Эффективное применение этого вида оружия возможно лишь при очень высокой плотности огня по небольшому участку. Осколочное действие химических снарядов невелико. Имеющиеся у нас защитные маски являются достаточным средством защиты от обстрела этим типов снарядов. Но помните: фосген держится в окопах гораздо дольше хлора. Он намного более токсичен, так что защитные маски можно снимать только через два с половиной – три часа после окончания газовой атаки, но никак не раньше. Кроме того, признаки незначительного поражения фосгеном запросто могут проявиться через несколько часов после отравления. К их числу относятся сильный кашель, головокружение, тошнота, нарушение ритма дыхания и пульса, сладко-приторный вкус во рту. В этих случаях, пострадавший нуждается в немедленной госпитализации. Хотя шансы спастись у него будут невелики, если по правде. Даже незначительное отравление в большинстве случаев влечет за собой прогрессирующий отек легких и смерть. Были случаи, когда летальный сход наступал через десять — двенадцать дней после отравления.
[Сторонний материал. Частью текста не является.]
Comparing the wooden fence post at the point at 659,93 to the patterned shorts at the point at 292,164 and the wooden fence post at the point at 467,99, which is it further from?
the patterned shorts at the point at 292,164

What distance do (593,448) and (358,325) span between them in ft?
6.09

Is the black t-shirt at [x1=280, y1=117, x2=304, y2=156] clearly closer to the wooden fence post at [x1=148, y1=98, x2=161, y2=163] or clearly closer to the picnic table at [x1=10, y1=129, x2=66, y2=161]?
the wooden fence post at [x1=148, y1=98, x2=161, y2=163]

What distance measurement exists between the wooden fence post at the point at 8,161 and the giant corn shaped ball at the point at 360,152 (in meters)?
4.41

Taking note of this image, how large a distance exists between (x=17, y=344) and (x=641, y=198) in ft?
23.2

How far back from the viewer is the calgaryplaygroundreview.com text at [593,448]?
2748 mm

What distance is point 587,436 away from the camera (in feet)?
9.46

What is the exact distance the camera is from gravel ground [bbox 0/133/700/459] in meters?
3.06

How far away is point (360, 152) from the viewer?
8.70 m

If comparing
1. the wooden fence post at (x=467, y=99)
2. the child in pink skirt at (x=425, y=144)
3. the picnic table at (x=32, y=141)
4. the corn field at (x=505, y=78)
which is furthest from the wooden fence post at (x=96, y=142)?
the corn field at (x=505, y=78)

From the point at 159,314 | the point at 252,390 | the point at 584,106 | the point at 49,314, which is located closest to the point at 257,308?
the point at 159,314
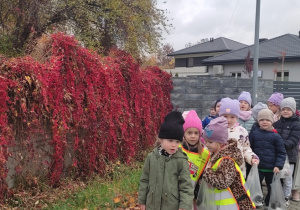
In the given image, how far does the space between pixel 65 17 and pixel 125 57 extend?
7180 millimetres

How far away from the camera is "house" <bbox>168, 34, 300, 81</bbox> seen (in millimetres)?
22670

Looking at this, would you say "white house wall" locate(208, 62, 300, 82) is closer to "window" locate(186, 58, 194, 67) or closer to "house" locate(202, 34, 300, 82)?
"house" locate(202, 34, 300, 82)

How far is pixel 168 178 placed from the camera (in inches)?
113

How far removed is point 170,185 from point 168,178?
0.06m

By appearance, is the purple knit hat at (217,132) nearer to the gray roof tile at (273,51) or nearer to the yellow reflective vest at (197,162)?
the yellow reflective vest at (197,162)

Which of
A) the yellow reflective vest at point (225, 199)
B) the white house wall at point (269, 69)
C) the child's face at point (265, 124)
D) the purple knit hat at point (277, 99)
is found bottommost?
the yellow reflective vest at point (225, 199)

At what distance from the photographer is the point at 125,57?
6535 mm

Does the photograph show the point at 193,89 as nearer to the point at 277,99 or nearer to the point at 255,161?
the point at 277,99

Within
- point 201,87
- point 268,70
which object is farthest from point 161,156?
point 268,70

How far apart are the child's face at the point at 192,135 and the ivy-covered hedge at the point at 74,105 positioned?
1.72 meters

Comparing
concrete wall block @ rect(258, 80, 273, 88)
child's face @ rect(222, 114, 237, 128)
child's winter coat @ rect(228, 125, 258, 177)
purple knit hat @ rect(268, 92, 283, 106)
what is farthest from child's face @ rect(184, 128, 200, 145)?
concrete wall block @ rect(258, 80, 273, 88)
Фосген превращает человеческие легкие в сущий ад. Исследования проведенные нами в тылу показали, что легкое человека умершего от отравления фосгеном весит более двух с половиной килограмм, когда как масса нормального, здорового легкого не превышает семисот грамм. Это все, что я хотел вам сказать господа. Настоятельно прошу всех довести полученные вами сведения до всех взводных командиров и рядовых солдат, это все очень важно. Если у кого-то есть вопросы, то сейчас самое время их задать.
Вопросов нет. Куда уж понятнее. Хотя все можно было бы сказать проще и куда как короче - огнеметчиков близко к себе не подпускать, после газовой атаки масок не снимать как можно дольше. Иначе быстрый и лютый конец. Вот и все.
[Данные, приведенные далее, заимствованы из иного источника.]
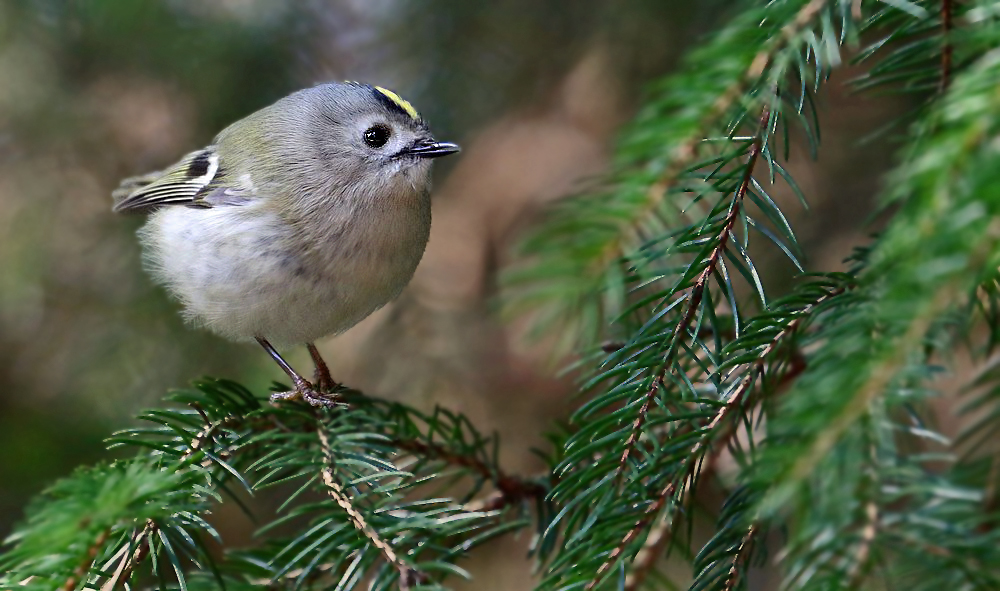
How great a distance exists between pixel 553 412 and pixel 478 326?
1.03ft

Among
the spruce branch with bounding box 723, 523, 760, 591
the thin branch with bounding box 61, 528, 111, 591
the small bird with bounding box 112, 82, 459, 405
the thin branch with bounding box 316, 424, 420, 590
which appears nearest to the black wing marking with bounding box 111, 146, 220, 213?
the small bird with bounding box 112, 82, 459, 405

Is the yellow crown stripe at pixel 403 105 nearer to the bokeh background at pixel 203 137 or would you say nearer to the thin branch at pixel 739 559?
the bokeh background at pixel 203 137

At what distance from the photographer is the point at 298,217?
1637 mm

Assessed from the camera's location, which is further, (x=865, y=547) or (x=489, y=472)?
(x=489, y=472)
Но вот слово вновь берет командир полка, продолжая радовать нас добрыми вестями. Теперь речь идет о новой тактике бошей. Со всего фронта следуют донесения: боши создали специальные штурмовые группы, в изобилии снабдив их ручными гранатами. Овладев линией окопов, штурмовики втихаря пробираются по ходам сообщения к следующему рубежу. Затем, улучив момент, внезапно врываются в траншеи, забрасывая гранатами все, что только движется. За метателями гранат следуют стрелки, окончательно зачищая окоп ливнем свинца. Задача таких операций проста: связать боем защитников линии в глубине окопов, дав возможность своим пехотинцам спокойно добежать до них. Такая вражеская тактика уже успела принести плоды – несколько участков обороны потеряны нашими войсками благодаря действиям неприятельских штурмовиков. Так что ходы сообщения следует взять под особый контроль.
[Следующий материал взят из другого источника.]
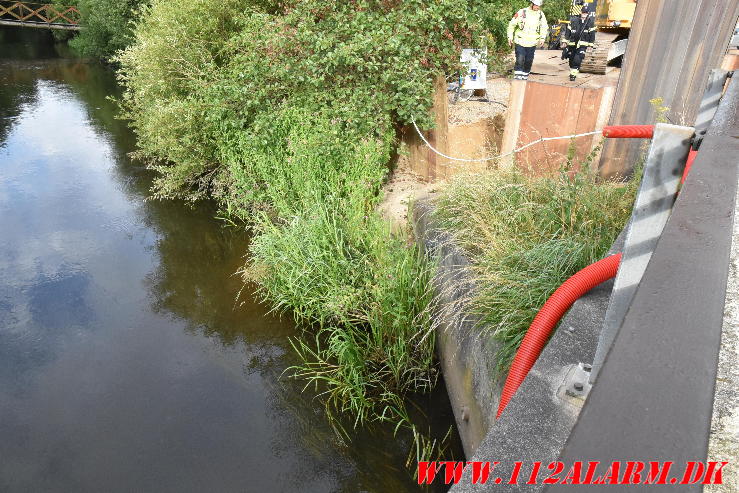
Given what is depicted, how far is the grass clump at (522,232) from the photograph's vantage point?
135 inches

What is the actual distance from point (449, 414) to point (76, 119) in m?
12.8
Вижу, что настроение у всех подавленное. На вопрос о том, когда нас сменят, командир честно ответил – не знаю. Заменят, когда подтянут свежие резервы и развернут за нами дополнительную линию обороны. И никак не раньше. Впрочем, обещает регулярные пополнения. Вопросы есть? Наш командир батальона мнется с ноги на ногу, и наконец задает вопрос, давно витавший во всех головах: как же все получилось со столь мощным фортом Дуомон? Почему противник его так быстро занял? Как боши смогли по-тихому сосредоточить мощную войсковую группировку прямо у нас под носом? Полковник молчит, сверля вопрошавшего глазами как буром. Все понимают: вопрос неприятный, и его личной вины в сложившемся положении нет. Наконец он бранится и требует задавать вопросы лишь по существу. В ответ гробовое молчание. Раз так, тогда все, все свободны! Выполняйте!
Покинув штаб, бежим к своим ротам. Собрав взводных командиров, я обнадеживаю их полученной от начальства информацией. В общем-то, ничего другого они от меня и не ждали. Полномочия на расстрел без суда, в случае отступления без приказа, насторожили всех. Значит, ситуация действительно очень серьезная. Гийом по привычке ёрничает: значит, командир, ты теперь можешь любого из нас спокойно укокошить! Утверждает, что право на безнаказанное убийство предоставляется только поистине великим людям, дескать, я один из них и есть. Велю ему заткнуться, у меня нет сейчас настроения слушать байки. Подумав, добавляю: вот придем на позиции и можешь сам стрелять бошей по черному, сколько душе угодно, тебе за это точно ничего не будет, обещаю. Слушает стервец, и снова за свое – мол, то бошей, этим никого не удивишь, а вот своих-то поди куда интереснее…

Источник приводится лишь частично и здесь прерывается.